» **Document excerpt**
# Advice needed - found a newt in the cellar!



## manch (Oct 4, 2014)

Hello. New and registered to ask for some advice.

In the course of clearing out of part of the cellar I found a common newt on the floor. I am guessing it found its way there with the intention of hibernating (there is a pond next door) but its location wasnt safe (we have cats...)

I am trying to work out what the best thing to do with it is. I am concerned about waking it up too much and also dont want to put it outside back in the pond if its too cold for it to sort itself out.


----------



## Ron Magpie (Oct 11, 2009)

Is there a hedgerow or something similar near the pond? If so, hollow out a little hole in the leaflitter underneath, put it in, and cover back up with the leaflitter. If it's not suited, it will find its own place, after that.


----------



## manch (Oct 4, 2014)

» **Information shown**
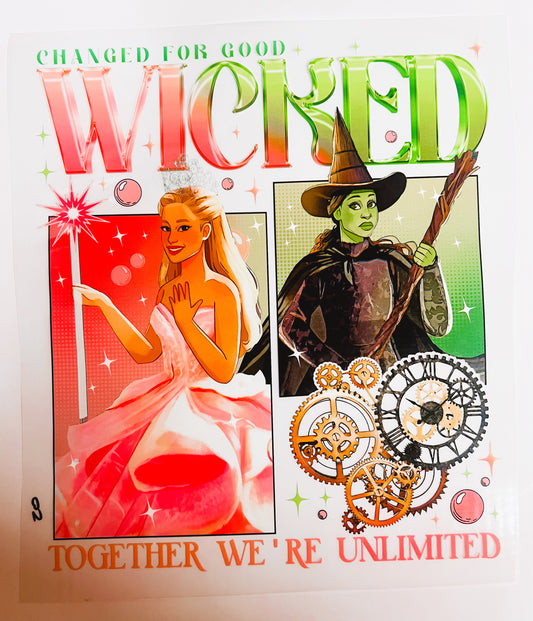 #192-Changed for Good
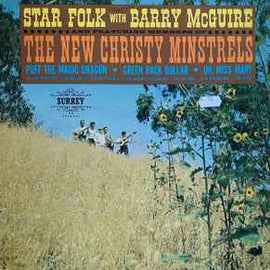 Barry McGuire ‎– Star Folk With Barry McGuire And Featuring Members Of The New Christy Minstrels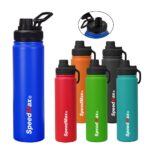 25 oz. Stainless Steel Thermo Bottle - Image 2
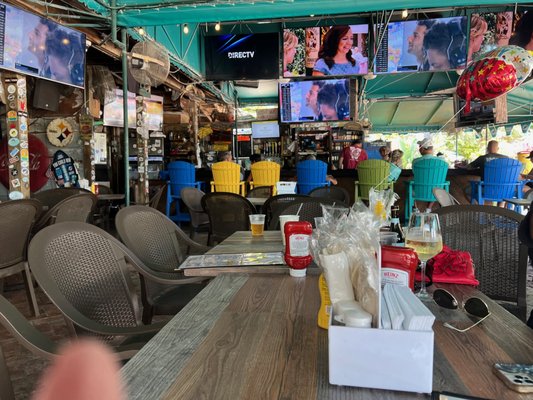 The Oceanview Inn & Sports Pub by null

» **Explore the material**
[A] In the newt forum thread, where does Ron Magpie suggest putting the newt?
[B] From the newt forum thread, pull out everything from "Hello. New and" down to "place, after that.".
[C] Extend the forum thread about the newt found in the cellar from the point where it stops.

» **Task results**
[A] In a little hole hollowed out in the leaf litter under a hedgerow or something similar near the pond, then covered back up with the leaf litter.

[B]
Hello. New and registered to ask for some advice.

In the course of clearing out of part of the cellar I found a common newt on the floor. I am guessing it found its way there with the intention of hibernating (there is a pond next door) but its location wasnt safe (we have cats...)

I am trying to work out what the best thing to do with it is. I am concerned about waking it up too much and also dont want to put it outside back in the pond if its too cold for it to sort itself out.


----------



## Ron Magpie (Oct 11, 2009)

Is there a hedgerow or something similar near the pond? If so, hollow out a little hole in the leaflitter underneath, put it in, and cover back up with the leaflitter. If it's not suited, it will find its own place, after that.

[C]
Thanks for the advice. It was a (little) more active than I expected and it was a warm day so we put it out on a rockery next to the pond where I think it probably lives when its in water.

It was just so strange finding it in the cellar (probably 20m+from the pond). I thought it was a rubber toy until it flipped back on to its feet when I was looking at it.


----------



## Stupot1610 (Jul 6, 2013)

I would definately agree with what Ron had said. It will find a place to settle for the winter and shouldn't be bothered by cats. Don't worry about it being near a pond as it will make its way to the nearest one when it needs it, which will be next spring.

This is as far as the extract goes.